Effects of feedback and feedforward loops on dynamics of transcriptional regulatory model networks

TL;DR

This paper shows that feedforward loops in transcriptional regulatory networks improve temporal order and reduce complexity, making them advantageous over feedback loops for stable gene expression dynamics.

Contribution

The study demonstrates the dynamical benefits of feedforward loops over feedback loops in Boolean network models of transcriptional regulation.

Findings

Feedforward loops increase temporal coherence in gene expression.

Feedforward loops reduce entropy and complexity in network dynamics.

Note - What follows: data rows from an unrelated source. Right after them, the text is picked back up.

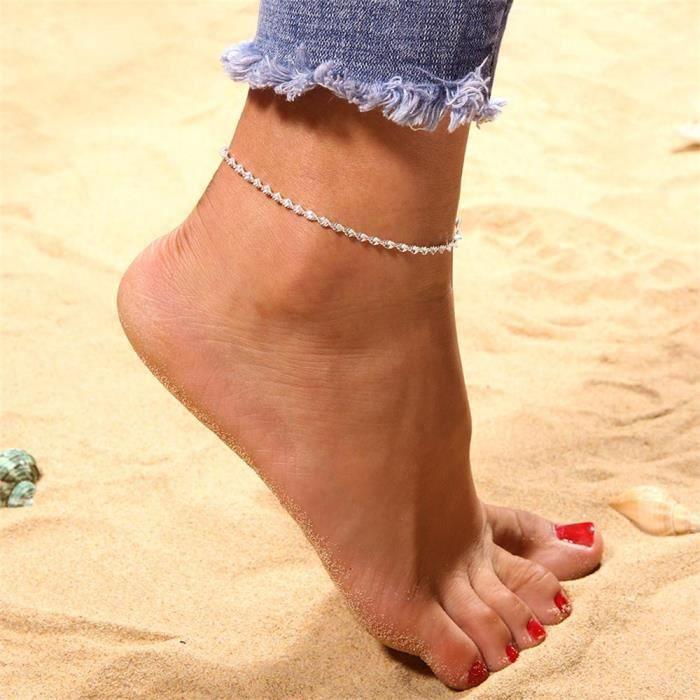 design intemporel 6d86b 85689 Bracelet cheville Femmes cheville réglable chaîne de pied ...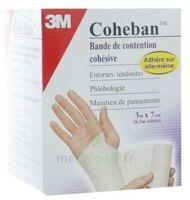 Coheban, Blanc 3 M X 7 Cm à MARSEILLE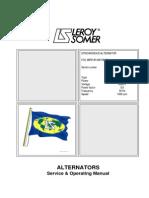 1438810083?v=1 leroy somer generator manual electric generator mechanical leroy somer alternator wiring diagram at webbmarketing.co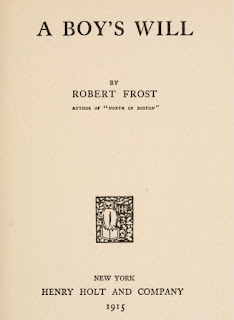 A-Boys-Will-Ebook-Robert-Frost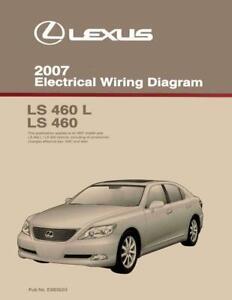 OEM Repair Maintenance Shop Manual Bound Lexus LS 460 LS 460L ...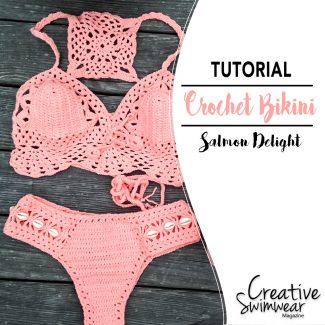 crochet bikini pattern delight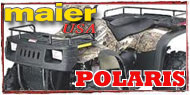 Maier Manufacturing ATV Body Plastics <br>2005-2007 Polaris Sportsman 700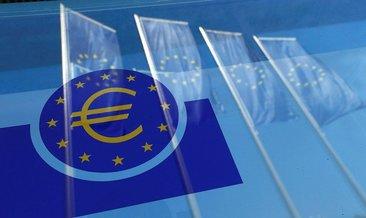 Küresel piyasalar, ECBden gelecek açıklamalara odaklandı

Feedback loops have opposite effects, decreasing order and increasing randomness.

Abstract

We demonstrate the advantages of feedforward loops using a Boolean network, which is one of the discrete dynamical models for transcriptional regulatory networks. After comparing the dynamical behaviors of network embedded feedback and feedforward loops, we found that feedforward loops can provide higher temporal order (coherence) with lower entropy (randomness) in a temporal program of gene expression. In addition, complexity of the state space that increases with longer length of attractors and greater number of attractors is also reduced for networks with more feedforward loops. Feedback loops show opposite effects on dynamics of the networks. These results suggest that feedforward loops are one of the favorable local structures in biomolecular and neuronal networks.